En plein centre d’un désert de terre rouge, on entre dans ce qui semble être une cathédrale à ciel ouvert. La nef est recouverte d’herbes, de grandes aquarelles recouvrent les murs. Ça et là, les reliques d’une civilisation méconnue subsistent. Leurs formes rappellent tour à tour celles de calices romains, de colonnes Renaissance ou de pièces d’échecs. Pour autant, il nous est impossible de les rattacher à une fonctionnalité ou à une liturgie particulières.
Le travail d’Angeles Rodriguez débute par une attention à son environnement direct, que ce dernier soit les roches rouge brique des vallées argentines ou les pavés médiévaux d’un bourg suisse. À l’origine de ses projets, il y a toujours une exploration du territoire, une recherche sur ses caractéristiques géologiques, architecturales ou mythologiques. S'ensuit un processus d’extraction et de transformation des éléments formels ou narratifs du paysage, qu’elle réinsère dans ses installations sous forme de fiction. C’est une méthodologie du syncrétisme qu’Angeles Rodriguez applique dans son travail : ses pièces sont autant constituées des indices sur l’endroit dans lequel elle expose et des récits qui y sont rattachés que des allusions à des paysages oniriques et magnétiques.
Pour Plattform21, le territoire est la cathédrale de Lugano et l’histoire proposée est générée par les icônes de l’hagiographie de San Lorenzo.
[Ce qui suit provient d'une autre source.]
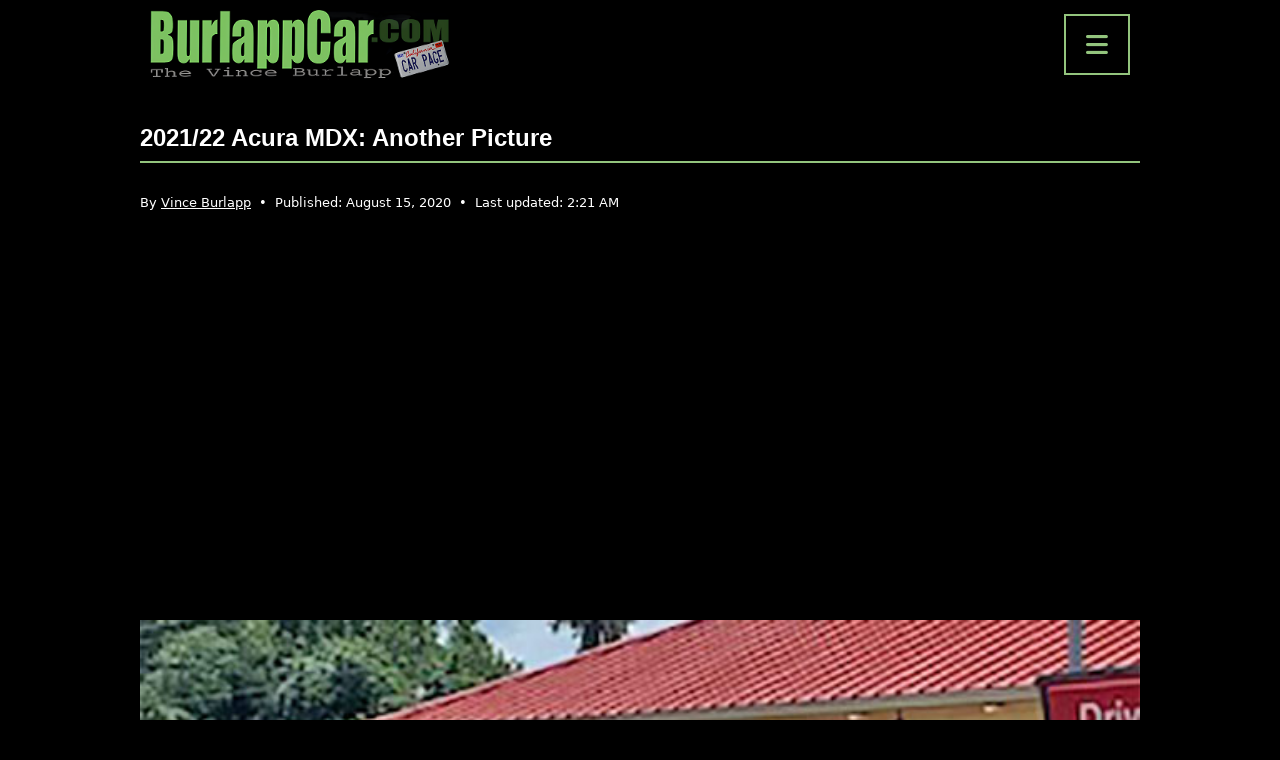

--- FILE ---
content_type: text/html; charset=utf-8
request_url: https://www.google.com/recaptcha/api2/aframe
body_size: 267
content:
<!DOCTYPE HTML><html><head><meta http-equiv="content-type" content="text/html; charset=UTF-8"></head><body><script nonce="eMlef6ZFGndZja-DkS4uiw">/** Anti-fraud and anti-abuse applications only. See google.com/recaptcha */ try{var clients={'sodar':'https://pagead2.googlesyndication.com/pagead/sodar?'};window.addEventListener("message",function(a){try{if(a.source===window.parent){var b=JSON.parse(a.data);var c=clients[b['id']];if(c){var d=document.createElement('img');d.src=c+b['params']+'&rc='+(localStorage.getItem("rc::a")?sessionStorage.getItem("rc::b"):"");window.document.body.appendChild(d);sessionStorage.setItem("rc::e",parseInt(sessionStorage.getItem("rc::e")||0)+1);localStorage.setItem("rc::h",'1769808701753');}}}catch(b){}});window.parent.postMessage("_grecaptcha_ready", "*");}catch(b){}</script></body></html>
À MASILugano, Angeles Rodriguez plante le décor d’une légende et imagine les objets qui y résideraient. Conçues de manière sérielle, les pièces forment une collection et sont présentées à la manière d’un musée d’archéologie qui recenserait les détails d’une culture que l’on ne saurait dater. Il s’agit là d’une science nouvelle que l’on pourrait qualifier de céramologie fictive, un procédé d’archéo-céramique fictionnelle.